Katoucha 1994 yılında podyumu bırakmış, kadın sünnetine karşı hareket başlatmış ve kadınları bu geleneğe boyun eğmemeleri için ikna etmek üzere Senegal’e gitmişti. Sonra 1995 yılında kendi giyim markasını oluşturmuş, ancak pek başarılı olamamıştı.
ASİ RUHLU GÜZEL
Geçen yıl yayınladığı otobiyografisi bir içsel yolculuktu. Kadın sünnetine karşı mücadelesini anlatırken, annesinin ona bu kötülüğü neden yaptığını da anlamaya çalışıyordu. Anne ve babasıyla uzlaşmazlığı artık sona ermişti. Gerçi babası, üniversiteye gitmediği için ona hálá içerliyordu. Ama Katoucha yüksek kazancı sayesinde kardeşlerinin Fransa’da öğrenim görmesini sağlamıştı. Ayrıca Senegal’de bir yetimhane kurmayı planlıyordu. Sonra geçen yıl Senegalli yazar Abbas Ndione’nin romanı Ramata’nın beyazperde uyarlamasında rol almış, bir bakanın asi ruhlu güzel karısını canlandırmıştı. Katoucha’nın karakteriyle paralellikler taşıyan bir roldü.

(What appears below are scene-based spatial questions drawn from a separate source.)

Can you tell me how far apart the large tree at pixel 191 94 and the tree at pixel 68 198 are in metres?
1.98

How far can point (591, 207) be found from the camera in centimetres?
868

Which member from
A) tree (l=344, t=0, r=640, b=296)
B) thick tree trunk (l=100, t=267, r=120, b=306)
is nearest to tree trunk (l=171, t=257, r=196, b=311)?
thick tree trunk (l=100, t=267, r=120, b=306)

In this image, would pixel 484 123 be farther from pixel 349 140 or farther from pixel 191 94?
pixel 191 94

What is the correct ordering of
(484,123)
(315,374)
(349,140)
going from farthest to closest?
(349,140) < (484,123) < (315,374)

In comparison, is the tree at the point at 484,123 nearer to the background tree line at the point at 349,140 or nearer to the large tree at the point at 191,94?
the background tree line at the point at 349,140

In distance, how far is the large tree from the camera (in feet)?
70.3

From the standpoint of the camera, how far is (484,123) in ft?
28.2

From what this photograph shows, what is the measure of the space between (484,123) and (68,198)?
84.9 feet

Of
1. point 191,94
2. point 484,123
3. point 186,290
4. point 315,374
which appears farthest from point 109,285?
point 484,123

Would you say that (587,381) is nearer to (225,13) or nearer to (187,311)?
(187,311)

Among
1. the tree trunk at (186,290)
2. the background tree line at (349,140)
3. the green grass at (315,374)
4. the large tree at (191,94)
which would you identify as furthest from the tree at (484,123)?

Bir süredir Seine Nehri’ndeki bir tekne evde yaşaması da o ruh halinin bir dışavurumuydu belki. Geçen ocak ayında bir partiden evine dönerken görülmüştü son kez. Bir daha haber alınamayınca nehirde aramaya başladılar Katoucha’yı. O son gün elinde olan çantası teknede bulunmuştu. Sonra Katoucha’nın kendisi de bulundu. 28 Şubat günü, Garigliano Köprüsü yakınlarından çıkarıldı cesedi. Bedeninde darp izi yoktu. Muhtemelen alkol ya da madde etkisi altında dengesini kaybedip düşmüştü nehre.
Henüz vizyona girmeyen Ramata filminin yönetmeni Leandre-Alain Baker, "Çocukluğunun acı tecrübelerini kafasından, ruhundan asla atamadı. Bir an gülerken, aniden öfkenin koynuna yuvarlanıverir ama, her seferinde geri dönerdi" diyor Katoucha için. Ama o artık dönmeyecek.